Python library support in Amazon Athena for Apache Spark - Amazon Athena
Services or capabilities described in Amazon Web Services documentation might vary by Region. To see the differences applicable to the China Regions, see Getting Started with Amazon Web Services in China (PDF).

Python library support in Amazon Athena for Apache Spark

This page describes the terminology used and lifecycle management followed for the runtimes, libraries, and packages used in Amazon Athena for Apache Spark.

Definitions

  • Amazon Athena for Apache Spark is a customized version of open source Apache Spark. To see the current version, run the command print(f'{spark.version}') in a notebook cell.

  • The Athena runtime is the environment in which your code runs. The environment includes a Python interpreter and PySpark libraries.

  • An external library or package is a Java or Scala JAR or Python library that is not part of the Athena runtime but can be included in Athena for Spark jobs. External packages can be built by Amazon or by you.

  • A convenience package is a collection of external packages selected by Athena that you can choose to include in your Spark applications.

  • A bundle combines the Athena runtime and a convenience package.

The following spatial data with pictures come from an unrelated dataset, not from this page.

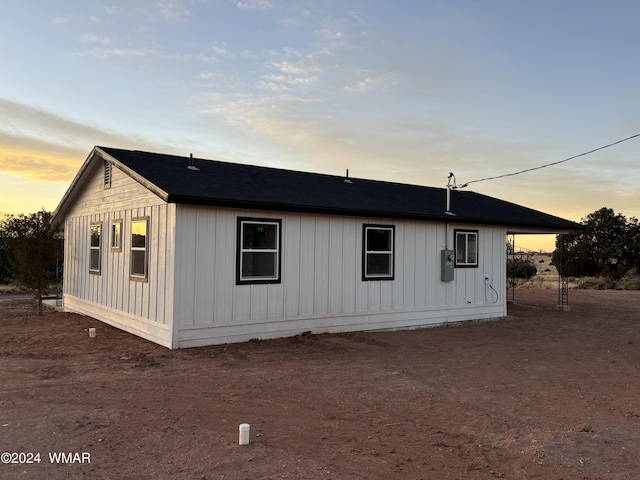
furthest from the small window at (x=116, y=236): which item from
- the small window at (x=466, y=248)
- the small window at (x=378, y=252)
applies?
the small window at (x=466, y=248)

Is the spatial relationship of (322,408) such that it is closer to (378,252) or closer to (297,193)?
(297,193)

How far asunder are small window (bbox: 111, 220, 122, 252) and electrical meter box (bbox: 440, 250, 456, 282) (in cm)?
760

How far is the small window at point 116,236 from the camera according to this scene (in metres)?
10.7

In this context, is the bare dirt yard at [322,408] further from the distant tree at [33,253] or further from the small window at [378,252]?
the distant tree at [33,253]

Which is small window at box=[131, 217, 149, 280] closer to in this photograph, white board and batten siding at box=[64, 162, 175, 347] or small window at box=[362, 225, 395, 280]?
white board and batten siding at box=[64, 162, 175, 347]

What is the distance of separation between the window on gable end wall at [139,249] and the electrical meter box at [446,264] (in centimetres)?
692

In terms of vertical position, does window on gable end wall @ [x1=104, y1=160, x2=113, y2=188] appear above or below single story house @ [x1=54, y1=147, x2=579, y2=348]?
above

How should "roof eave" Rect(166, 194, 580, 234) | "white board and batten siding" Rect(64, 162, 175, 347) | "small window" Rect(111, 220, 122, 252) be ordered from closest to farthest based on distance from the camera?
"roof eave" Rect(166, 194, 580, 234) < "white board and batten siding" Rect(64, 162, 175, 347) < "small window" Rect(111, 220, 122, 252)

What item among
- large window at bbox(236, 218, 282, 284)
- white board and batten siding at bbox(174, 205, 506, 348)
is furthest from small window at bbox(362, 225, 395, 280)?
large window at bbox(236, 218, 282, 284)

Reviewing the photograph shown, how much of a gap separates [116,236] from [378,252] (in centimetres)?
602

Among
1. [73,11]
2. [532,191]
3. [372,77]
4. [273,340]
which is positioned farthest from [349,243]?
[532,191]

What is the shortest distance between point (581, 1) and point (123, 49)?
1131 centimetres

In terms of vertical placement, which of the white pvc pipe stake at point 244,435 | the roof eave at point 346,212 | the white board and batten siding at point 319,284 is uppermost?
the roof eave at point 346,212

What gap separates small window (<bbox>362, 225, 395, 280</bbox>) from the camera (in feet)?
35.4
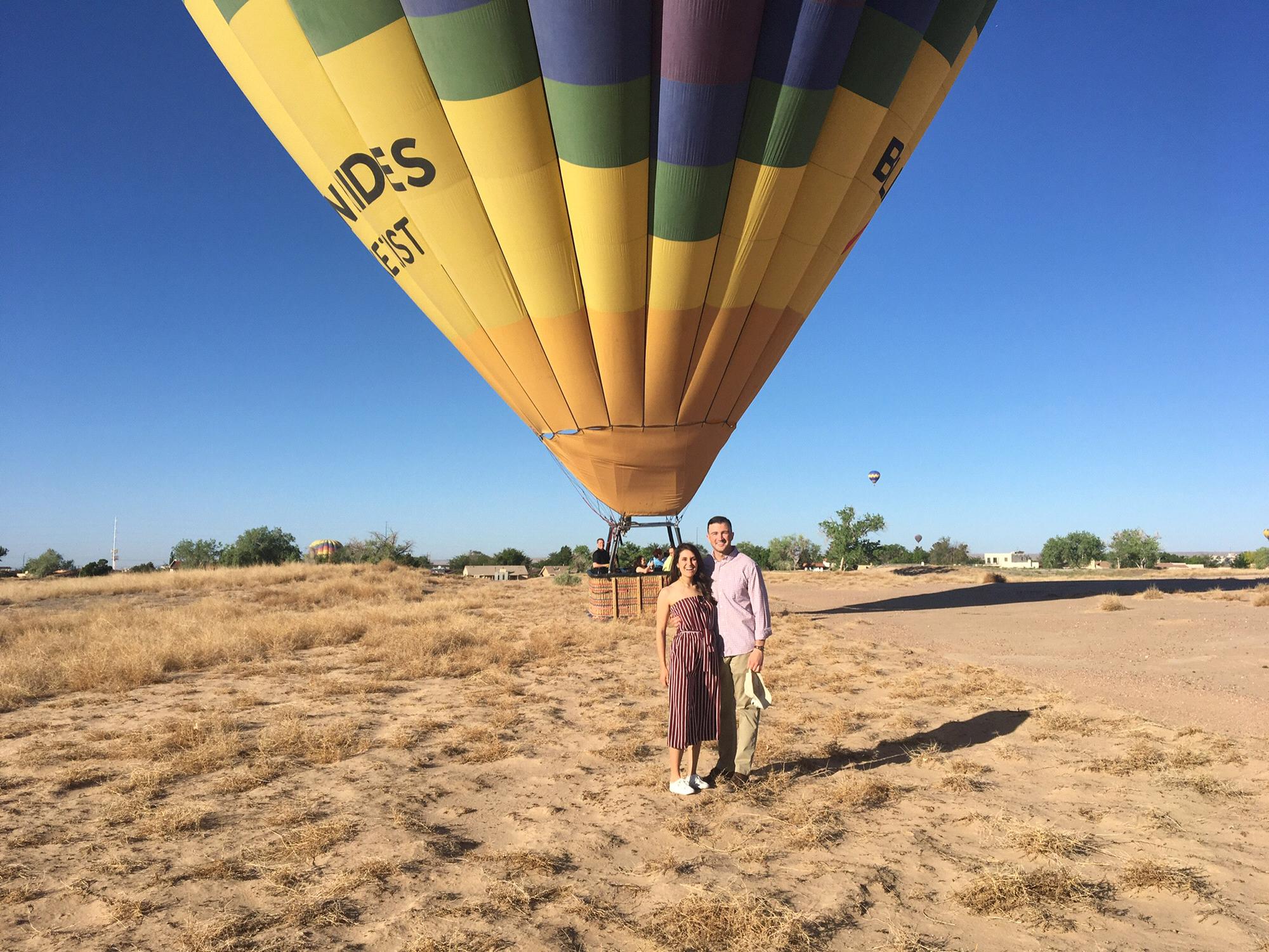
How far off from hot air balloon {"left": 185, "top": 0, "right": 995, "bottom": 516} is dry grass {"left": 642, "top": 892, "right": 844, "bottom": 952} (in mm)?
6744

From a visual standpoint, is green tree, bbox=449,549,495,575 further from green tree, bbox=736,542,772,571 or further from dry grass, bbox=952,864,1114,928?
dry grass, bbox=952,864,1114,928

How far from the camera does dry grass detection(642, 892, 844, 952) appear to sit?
2.49 meters

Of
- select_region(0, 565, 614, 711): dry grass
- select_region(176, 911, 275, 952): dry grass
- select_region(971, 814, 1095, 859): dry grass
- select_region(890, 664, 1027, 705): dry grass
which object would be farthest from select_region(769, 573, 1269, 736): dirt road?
select_region(176, 911, 275, 952): dry grass

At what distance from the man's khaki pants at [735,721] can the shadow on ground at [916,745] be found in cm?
37

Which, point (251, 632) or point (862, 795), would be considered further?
point (251, 632)

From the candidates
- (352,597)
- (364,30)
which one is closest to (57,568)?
(352,597)

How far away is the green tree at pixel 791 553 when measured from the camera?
4556 centimetres

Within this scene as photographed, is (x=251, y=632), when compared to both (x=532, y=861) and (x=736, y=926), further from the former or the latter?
(x=736, y=926)

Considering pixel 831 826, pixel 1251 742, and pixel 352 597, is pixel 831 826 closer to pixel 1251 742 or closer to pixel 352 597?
pixel 1251 742

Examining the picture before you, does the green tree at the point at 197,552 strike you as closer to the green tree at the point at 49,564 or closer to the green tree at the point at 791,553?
the green tree at the point at 49,564

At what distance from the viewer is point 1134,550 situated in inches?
1805

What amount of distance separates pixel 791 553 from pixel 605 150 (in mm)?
44133

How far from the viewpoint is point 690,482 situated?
1128 centimetres

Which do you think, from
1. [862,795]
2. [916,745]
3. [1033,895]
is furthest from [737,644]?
[916,745]
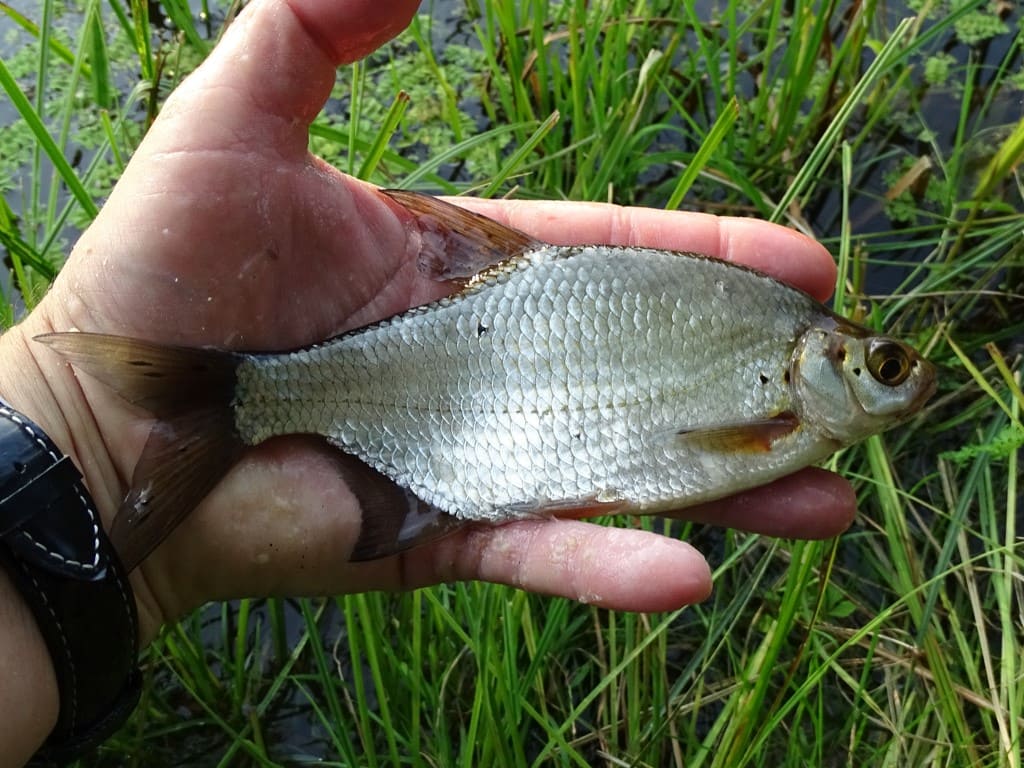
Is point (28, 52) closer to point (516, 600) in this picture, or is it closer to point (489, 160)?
point (489, 160)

  • A user library is an external library or package that you explicitly add to your Athena for Spark job.

    • A user library is an external package that is not part of a convenience package. A user library requires loading and installation, as when you write some .py files, zip them up, and then add the .zip file to your application.

  • An Athena for Spark application is a job or query that you submit to Athena for Spark.

Lifecycle management

Runtime versioning and deprecation

The main component in the Athena runtime is the Python interpreter. Because Python is an evolving language, new versions are released regularly and support removed for older versions. Athena does not recommend that you run programs with deprecated Python interpreter versions and highly recommends that you use the latest Athena runtime whenever possible.

The Athena runtime deprecation schedule is as follows:

  1. After Athena provides a new runtime, Athena will continue to support the previous runtime for 6 months. During that time, Athena will apply security patches and updates to the previous runtime.

  2. After 6 months, Athena will end support for the previous runtime. Athena will no longer apply security patches and other updates to the previous runtime. Spark applications using the previous runtime will no longer be eligible for technical support.

  3. After 12 months, you will no longer be able to update or edit Spark applications in a workgroup that uses the previous runtime. We recommend that you update your Spark applications before this time period ends. After the time period ends, you can still run existing notebooks, but any notebooks that still use the previous runtime will log a warning to that effect.

  4. After 18 months, you will no longer be able to run jobs in the workgroup using the previous runtime.

Convenience package versioning and deprecation

The contents of convenience packages change over time. Athena occasionally adds, removes, or upgrades these convenience packages.

Athena uses the following guidelines for convenience packages:

  • Convenience packages have a simple versioning scheme such as 1, 2, 3.

  • Each convenience package version includes specific versions of external packages. After Athena creates a convenience package, the convenience package's set of external packages and their corresponding versions do not change.

  • Athena creates a new convenience package version when it includes a new external package, removes an external package, or upgrades the version of one or more external packages.

Athena deprecates a convenience package when it deprecates the Athena runtime that the package uses. Athena can deprecate packages sooner to limit the number of bundles that it supports.

The convenience package deprecation schedule follows the Athena runtime deprecation schedule.